### PASSAGE PROVIDED

>>>

There is a variety of different irritable bowel syndrome medications that patients can choose from, and the right one typically depends on their most troubling symptom. For those who have problems with diarrhea, anti-diarrheal medications, alosetron, and cholestyramine may help. Lubiprostone, different types of laxatives, and fiber supplements are often recommended for people who suffer most from constipation. Anti-spasmodic drugs, antidepressants, and in extreme cases narcotics can help ease abdominal pain, cramping, and spasms, though antidepressants should be prescribed carefully, as different types can affect bowel function in ways that may worsen a patient's irritable bowel syndrome (IBS).
Several different irritable bowel syndrome medications are indicated for use in patients who suffer mainly from diarrhea. Diphenoxylate and loperamide are both anti-diarrheal medications that work well for many patients by slowing the function of the intestines and bowels while increasing the amount of fluid absorbed by the intestines. Cholestyramine is a bile binding agent that keeps bile acids from stimulating the colon into passing stools too quickly. Alosetron is another medication, approved only for women, that can also slow passage of stool through the bowels, though it is only used in severe cases as it can have some serious side effects.
Patients who have trouble with constipation typically use a different group of irritable bowel syndrome medications. Lubiprostone, another drug approved only for women, can help ease the passage of bowel movements by increasing the amount of fluid in the small intestine. Laxatives, both the osmotic type that help the intestine absorb extra fluid and the stimulant type that make the intestines process more quickly, may be used. Polyethylene glycol makes bowel movements softer by increasing the amount of fluid they contain. For some patients, a simple fiber supplement may be sufficient to ease constipation.
For some patients, irritable bowel syndrome medications may be necessary to reduce painful spasms or cramps in the intestines and colon. Anti-spasmodics, also called anticholinergics, are typically taken before meals to help ease the bowel's response to food passing through. Those in extreme pain may need narcotic painkillers to ease their symptoms in certain cases. Some types of antidepressants also work well to decrease activity in the digestive tract; they may also help with feelings of depression that can accompany the disease. Tricyclic antidepressants often work best for patients with diarrhea, as they tend to cause constipation, while a selective serotonin reuptake inhibitor, or SSRI, may help reduce constipation along with cramping.

<<<

### WORK REQUEST 1
According to the passage on IBS medications, what kind of agent is cholestyramine?
### WORK REQUEST 2
Using the passage on IBS medications, decide whether each statement agrees with the text. Give yes or no for each, and quote the deciding words. (a) Alosetron is approved only for women. (b) Anti-spasmodics are typically taken after meals. (c) Tricyclic antidepressants tend to cause diarrhea.

### SUPPLIED MATERIAL

>>>

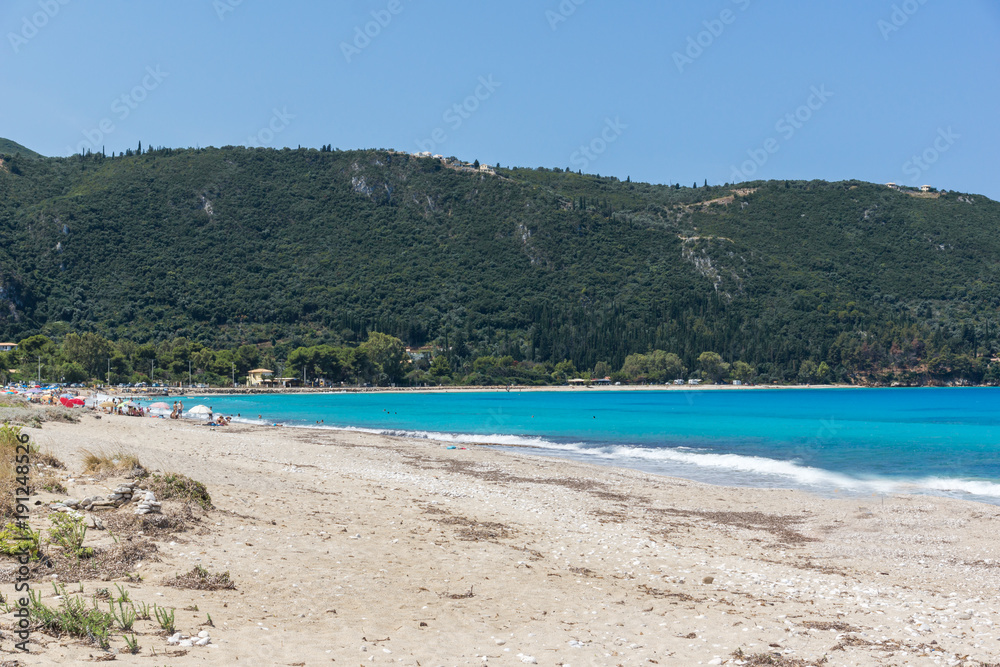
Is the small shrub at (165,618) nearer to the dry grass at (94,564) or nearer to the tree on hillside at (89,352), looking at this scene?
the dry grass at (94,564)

<<<
>>>

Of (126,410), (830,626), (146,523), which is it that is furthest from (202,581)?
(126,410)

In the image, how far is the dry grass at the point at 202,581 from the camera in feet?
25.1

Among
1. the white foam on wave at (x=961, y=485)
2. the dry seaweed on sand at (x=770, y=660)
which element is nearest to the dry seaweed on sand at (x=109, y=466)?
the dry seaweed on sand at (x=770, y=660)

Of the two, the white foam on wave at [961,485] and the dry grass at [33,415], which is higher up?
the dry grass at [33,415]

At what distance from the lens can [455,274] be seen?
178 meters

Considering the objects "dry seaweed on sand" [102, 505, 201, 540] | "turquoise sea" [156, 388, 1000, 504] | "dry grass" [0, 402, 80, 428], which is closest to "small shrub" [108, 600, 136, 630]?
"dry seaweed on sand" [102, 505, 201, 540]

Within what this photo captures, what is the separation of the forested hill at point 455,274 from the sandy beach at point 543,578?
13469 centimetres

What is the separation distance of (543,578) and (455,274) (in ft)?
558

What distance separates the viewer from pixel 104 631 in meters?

<<<

### RESPONSE BOX 1
A bile binding agent.

### RESPONSE BOX 2
(a) Yes: "Alosetron is another medication, approved only for women"
(b) No: "are typically taken before meals"
(c) No: "as they tend to cause constipation"